Mumbai: To prevent the diversion of spirit for making illicit or duty-evaded liquor, the state government is planning to make it mandatory for the tankers, which carry liquors, to use geo-tagged ‘digital locks.’ This means that these tankers can be opened only when they reach their destination. In a subsequent phase, vehicles transporting portable liquor like beer, Indian Made Foreign Liquor (IMFL) and country liquor (CL) will be covered under this project.
These GPS-tagged digital locks will do away with the present system wherein tankers are manually locked or unlocked, making them susceptible to manipulation. Once the vehicle reaches the intended destination, a one-time password (OTP) will be sent to the registered number for opening the lock.
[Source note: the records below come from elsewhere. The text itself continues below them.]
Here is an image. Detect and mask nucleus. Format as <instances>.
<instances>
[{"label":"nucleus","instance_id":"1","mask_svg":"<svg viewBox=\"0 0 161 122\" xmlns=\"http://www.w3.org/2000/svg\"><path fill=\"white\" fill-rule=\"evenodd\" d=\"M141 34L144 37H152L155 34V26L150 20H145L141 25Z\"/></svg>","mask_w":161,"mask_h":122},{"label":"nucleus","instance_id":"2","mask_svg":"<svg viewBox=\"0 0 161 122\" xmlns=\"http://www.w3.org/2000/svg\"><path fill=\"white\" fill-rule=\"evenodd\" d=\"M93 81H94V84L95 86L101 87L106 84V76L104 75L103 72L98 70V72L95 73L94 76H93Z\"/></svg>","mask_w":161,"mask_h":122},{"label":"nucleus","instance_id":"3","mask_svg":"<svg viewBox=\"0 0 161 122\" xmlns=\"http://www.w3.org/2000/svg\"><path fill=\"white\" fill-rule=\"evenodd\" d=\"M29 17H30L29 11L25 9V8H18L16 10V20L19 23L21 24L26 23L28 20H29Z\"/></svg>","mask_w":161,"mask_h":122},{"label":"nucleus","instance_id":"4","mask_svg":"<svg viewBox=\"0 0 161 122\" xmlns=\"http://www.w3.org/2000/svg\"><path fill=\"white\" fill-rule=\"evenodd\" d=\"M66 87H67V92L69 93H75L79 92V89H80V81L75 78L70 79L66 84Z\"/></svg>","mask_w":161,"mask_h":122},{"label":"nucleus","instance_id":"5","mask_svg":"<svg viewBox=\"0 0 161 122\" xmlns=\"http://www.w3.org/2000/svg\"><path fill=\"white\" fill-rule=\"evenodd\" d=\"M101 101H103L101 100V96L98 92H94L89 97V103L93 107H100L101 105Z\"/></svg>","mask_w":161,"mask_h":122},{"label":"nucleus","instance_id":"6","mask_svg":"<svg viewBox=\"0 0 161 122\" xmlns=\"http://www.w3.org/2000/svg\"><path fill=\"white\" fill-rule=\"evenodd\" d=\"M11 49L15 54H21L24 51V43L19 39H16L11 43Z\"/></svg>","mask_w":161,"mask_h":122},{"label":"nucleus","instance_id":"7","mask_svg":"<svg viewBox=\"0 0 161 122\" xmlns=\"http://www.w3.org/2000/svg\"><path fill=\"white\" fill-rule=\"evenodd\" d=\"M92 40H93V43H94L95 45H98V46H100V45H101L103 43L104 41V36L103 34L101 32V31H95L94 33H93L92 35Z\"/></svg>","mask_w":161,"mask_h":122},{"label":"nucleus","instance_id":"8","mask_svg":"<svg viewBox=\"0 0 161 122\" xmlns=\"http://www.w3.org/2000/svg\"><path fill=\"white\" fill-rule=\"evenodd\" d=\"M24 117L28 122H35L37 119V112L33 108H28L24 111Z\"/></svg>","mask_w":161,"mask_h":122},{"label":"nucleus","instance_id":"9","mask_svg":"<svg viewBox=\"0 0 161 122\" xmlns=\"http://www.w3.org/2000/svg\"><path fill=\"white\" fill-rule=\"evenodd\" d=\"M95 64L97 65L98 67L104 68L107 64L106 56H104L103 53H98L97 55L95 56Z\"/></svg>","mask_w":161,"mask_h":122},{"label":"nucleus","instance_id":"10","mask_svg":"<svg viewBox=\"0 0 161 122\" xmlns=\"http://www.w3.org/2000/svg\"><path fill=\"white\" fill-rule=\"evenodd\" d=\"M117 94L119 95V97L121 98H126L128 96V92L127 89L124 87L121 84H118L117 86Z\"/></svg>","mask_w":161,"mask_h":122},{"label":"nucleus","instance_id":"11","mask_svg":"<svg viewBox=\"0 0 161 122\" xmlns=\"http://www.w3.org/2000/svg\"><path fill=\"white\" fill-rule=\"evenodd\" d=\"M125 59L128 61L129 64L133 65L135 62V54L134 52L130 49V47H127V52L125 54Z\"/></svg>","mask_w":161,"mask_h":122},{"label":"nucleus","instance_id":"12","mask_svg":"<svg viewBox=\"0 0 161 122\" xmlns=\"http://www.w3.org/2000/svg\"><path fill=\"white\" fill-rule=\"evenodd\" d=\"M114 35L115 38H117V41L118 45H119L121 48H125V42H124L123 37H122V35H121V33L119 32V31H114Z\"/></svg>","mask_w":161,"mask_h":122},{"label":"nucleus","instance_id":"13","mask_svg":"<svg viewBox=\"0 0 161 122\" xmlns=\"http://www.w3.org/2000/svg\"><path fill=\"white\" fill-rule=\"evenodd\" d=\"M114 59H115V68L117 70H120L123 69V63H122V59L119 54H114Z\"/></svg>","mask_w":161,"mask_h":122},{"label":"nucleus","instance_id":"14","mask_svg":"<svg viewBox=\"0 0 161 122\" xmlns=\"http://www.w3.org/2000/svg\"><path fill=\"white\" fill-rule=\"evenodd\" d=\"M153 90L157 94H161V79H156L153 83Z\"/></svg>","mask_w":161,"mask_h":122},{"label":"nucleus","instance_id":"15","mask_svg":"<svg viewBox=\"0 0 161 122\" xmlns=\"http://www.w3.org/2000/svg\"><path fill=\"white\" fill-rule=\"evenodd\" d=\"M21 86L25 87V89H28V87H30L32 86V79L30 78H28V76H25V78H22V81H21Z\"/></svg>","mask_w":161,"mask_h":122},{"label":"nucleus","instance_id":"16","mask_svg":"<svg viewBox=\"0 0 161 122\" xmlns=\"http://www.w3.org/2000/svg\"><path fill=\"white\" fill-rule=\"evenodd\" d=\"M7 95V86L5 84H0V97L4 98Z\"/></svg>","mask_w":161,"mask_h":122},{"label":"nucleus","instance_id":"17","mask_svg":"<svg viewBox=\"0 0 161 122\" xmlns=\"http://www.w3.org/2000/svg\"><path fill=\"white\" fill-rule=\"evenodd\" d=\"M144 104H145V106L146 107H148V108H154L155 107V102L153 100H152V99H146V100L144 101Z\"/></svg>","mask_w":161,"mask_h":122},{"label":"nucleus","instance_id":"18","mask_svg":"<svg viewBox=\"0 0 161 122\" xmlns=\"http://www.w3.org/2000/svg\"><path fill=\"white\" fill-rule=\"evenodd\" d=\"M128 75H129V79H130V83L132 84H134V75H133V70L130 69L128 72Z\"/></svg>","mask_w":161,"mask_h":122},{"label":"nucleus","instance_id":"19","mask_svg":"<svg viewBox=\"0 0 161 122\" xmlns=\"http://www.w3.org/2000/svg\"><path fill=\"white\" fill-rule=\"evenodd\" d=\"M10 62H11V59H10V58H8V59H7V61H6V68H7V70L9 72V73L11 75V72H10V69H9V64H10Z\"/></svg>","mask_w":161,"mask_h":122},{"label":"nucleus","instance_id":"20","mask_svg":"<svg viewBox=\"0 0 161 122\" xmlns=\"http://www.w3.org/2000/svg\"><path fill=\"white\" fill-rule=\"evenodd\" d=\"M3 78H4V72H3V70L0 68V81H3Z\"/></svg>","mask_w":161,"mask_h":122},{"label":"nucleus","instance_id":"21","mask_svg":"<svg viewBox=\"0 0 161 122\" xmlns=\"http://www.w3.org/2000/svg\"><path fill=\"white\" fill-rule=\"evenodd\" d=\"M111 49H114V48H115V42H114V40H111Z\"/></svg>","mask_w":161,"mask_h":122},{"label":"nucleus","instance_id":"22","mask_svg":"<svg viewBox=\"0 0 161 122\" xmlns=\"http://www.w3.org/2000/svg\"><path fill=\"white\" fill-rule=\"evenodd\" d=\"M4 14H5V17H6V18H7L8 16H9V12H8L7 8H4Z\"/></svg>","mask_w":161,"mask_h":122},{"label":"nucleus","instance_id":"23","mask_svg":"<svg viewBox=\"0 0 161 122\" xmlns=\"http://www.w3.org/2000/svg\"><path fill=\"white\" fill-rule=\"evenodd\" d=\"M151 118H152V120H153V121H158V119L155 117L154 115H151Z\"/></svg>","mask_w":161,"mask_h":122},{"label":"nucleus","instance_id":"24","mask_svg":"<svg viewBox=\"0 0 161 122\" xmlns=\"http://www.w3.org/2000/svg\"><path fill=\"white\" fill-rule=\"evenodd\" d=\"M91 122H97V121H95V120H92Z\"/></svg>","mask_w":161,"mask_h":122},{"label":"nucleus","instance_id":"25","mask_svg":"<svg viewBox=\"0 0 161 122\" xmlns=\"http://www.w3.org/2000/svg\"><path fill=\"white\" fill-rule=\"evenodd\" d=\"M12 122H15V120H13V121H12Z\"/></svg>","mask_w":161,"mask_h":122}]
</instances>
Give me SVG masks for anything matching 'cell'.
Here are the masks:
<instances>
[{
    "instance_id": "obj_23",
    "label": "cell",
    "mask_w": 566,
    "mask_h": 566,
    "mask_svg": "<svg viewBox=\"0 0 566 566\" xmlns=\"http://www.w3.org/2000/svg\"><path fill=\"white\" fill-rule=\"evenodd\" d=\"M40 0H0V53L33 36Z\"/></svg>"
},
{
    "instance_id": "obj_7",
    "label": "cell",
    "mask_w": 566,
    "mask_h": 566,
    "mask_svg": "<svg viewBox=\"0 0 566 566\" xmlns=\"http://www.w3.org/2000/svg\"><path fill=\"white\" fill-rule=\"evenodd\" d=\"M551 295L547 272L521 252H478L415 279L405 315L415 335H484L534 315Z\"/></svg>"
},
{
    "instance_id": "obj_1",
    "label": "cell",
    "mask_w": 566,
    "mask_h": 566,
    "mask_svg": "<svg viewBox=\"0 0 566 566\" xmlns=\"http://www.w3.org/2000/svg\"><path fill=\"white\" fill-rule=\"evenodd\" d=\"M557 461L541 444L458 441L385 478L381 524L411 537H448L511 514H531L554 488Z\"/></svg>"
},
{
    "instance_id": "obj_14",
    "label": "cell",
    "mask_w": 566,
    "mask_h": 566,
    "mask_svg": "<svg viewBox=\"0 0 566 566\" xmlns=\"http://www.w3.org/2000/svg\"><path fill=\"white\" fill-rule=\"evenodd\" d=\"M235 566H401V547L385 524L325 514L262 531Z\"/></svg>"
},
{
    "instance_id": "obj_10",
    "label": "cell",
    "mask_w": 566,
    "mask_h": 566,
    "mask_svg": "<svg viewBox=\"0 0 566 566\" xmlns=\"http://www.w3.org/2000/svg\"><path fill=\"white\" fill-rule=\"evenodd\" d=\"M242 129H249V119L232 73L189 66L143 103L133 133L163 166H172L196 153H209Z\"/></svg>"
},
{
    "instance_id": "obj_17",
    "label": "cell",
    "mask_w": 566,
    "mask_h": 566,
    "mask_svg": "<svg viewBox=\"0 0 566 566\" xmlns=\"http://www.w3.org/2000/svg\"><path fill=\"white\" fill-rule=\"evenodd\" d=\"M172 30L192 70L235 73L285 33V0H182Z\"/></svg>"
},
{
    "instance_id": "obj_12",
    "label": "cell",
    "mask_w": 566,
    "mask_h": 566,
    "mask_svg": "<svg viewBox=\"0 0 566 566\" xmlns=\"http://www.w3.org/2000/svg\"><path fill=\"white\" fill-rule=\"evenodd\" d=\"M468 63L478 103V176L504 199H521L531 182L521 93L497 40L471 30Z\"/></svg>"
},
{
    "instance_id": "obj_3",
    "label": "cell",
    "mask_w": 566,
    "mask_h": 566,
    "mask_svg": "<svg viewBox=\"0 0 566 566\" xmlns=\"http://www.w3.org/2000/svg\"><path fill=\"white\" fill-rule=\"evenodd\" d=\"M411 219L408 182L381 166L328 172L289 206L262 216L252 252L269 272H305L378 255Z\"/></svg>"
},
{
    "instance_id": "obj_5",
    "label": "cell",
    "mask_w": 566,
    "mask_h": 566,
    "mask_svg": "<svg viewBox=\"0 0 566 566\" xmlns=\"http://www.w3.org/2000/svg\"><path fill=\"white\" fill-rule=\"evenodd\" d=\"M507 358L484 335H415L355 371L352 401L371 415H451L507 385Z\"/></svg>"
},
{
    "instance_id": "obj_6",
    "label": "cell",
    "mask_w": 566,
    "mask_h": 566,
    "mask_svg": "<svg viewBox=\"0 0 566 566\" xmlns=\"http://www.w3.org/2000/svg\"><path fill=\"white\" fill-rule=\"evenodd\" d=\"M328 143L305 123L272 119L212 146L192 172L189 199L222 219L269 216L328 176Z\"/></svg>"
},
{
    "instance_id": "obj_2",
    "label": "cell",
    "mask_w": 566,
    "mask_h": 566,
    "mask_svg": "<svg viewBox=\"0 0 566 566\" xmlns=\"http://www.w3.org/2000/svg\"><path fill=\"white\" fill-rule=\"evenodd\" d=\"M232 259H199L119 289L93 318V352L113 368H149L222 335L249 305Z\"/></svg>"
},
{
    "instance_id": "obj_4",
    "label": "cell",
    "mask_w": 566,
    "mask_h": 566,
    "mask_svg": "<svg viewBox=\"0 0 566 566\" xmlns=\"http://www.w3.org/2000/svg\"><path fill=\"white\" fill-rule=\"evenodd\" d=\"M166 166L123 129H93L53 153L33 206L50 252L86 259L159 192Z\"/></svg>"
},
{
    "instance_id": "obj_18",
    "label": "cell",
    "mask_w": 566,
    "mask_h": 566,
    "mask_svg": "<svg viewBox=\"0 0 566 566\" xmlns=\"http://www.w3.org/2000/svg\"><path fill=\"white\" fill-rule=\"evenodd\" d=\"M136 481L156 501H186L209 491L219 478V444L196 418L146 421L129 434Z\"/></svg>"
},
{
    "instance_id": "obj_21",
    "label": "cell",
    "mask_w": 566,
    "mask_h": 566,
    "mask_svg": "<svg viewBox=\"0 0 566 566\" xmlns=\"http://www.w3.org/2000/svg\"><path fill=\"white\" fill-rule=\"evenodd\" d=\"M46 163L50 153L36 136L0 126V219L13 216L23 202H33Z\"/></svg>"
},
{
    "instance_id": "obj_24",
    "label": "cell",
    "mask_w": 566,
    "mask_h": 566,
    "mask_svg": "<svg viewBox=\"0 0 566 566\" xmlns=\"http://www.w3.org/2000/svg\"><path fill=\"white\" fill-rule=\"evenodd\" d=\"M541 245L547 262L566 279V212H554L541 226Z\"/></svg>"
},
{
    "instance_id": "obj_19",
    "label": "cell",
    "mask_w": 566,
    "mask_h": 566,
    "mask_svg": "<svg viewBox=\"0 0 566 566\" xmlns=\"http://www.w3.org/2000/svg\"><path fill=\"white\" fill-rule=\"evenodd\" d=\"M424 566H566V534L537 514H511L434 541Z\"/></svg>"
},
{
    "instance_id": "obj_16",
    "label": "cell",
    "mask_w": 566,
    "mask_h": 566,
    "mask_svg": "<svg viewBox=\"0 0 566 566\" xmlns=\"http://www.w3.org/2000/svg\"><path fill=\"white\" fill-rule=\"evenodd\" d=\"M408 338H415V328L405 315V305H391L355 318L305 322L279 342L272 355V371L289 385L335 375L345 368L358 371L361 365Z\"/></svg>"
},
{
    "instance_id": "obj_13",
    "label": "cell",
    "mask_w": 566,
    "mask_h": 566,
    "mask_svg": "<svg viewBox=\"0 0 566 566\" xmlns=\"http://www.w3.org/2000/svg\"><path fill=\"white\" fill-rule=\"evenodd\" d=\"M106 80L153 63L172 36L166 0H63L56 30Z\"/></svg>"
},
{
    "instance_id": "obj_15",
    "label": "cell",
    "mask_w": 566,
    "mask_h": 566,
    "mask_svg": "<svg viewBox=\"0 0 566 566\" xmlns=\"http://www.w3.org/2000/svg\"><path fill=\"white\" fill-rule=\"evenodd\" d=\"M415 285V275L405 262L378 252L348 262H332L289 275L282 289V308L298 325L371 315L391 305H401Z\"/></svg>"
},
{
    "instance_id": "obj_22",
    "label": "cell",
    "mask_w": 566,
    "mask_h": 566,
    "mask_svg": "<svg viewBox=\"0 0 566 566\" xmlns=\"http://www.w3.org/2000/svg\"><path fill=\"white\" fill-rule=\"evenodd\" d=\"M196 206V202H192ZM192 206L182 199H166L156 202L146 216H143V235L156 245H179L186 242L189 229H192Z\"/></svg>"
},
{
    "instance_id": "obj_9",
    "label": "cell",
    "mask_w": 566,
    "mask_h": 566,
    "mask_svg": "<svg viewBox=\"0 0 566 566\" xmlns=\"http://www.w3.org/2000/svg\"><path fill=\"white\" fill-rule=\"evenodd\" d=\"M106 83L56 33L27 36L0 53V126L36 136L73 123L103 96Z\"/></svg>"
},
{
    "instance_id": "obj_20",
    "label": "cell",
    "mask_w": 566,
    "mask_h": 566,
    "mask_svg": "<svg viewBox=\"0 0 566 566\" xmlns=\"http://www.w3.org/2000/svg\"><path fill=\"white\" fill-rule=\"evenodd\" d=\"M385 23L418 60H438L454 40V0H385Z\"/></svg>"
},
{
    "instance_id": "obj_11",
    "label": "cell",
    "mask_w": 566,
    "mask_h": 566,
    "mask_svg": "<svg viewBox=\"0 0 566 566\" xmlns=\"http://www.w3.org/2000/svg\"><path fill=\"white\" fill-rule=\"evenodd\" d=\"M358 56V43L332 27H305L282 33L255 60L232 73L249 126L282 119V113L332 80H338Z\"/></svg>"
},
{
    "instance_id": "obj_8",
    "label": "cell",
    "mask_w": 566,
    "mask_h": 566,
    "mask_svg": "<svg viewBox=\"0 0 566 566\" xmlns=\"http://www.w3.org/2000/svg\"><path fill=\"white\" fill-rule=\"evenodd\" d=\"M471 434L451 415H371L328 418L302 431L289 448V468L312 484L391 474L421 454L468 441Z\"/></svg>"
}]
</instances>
Officials from the state excise department said they were planning to link this with a vehicle tracking system (VTS) to ensure that the tankers do not deviate from their usual route. This will cover vehicles plying within the state, those from other states which pass through Maharashtra, and tankers ferrying their cargo from Maharashtra to locations outside the state.
“The digital locks will be installed by us. The key shall be secret. It will be tamper-proof and shall be opened only at the final destination. Any pilferage will come to our notice,” said K.L. Umap, Commissioner, State Excise, Government of Maharashtra. The department will send the proposal to the state government for approval. After this, one or more agencies shall be appointed via competitive bidding to supply the locks and software. Around 200 to 300 locks shall be procured.
Umap added that initially, they will cover the transport of raw materials like spirits and then widen the scope of the project to include the transport of liquor like IMFL, beer and country liquor.
The project was discussed in a recent meeting with Shambhuraj Desai, minister, of state excise. Though the distilleries will have to spend on the digital locks and hardware, the department will pay for the costs of the software.
Maharashtra has around 140 distilleries, including 116 which use molasses, and 24 that are grain-based. The system will be monitored from the control room in the under-construction ‘State Excise Bhavan’ near the Brihanmumbai Municipal Corporation (BMC) headquarters.
An officer said that at present, they sent personnel to escort the tankers within the state or in case of inter-state transport, to the state’s borders. “However, we are facing a manpower shortage. If a convoy has more than one vehicle, one constable cannot keep a watch on all of them. However, once the project covers the transport of portable liquor, the industry will have to re-engineer vehicles and ensure that they are covered,” he added.
In January 2017, the state excise department cracked down on a distillery controlled by a former MLA from Solapur. Between 1 April 2015 and 30 November 2016, this unit had allegedly smuggled liquor manufactured in Maharashtra and meant for sale in Arunachal Pradesh to the dry state of Gujarat.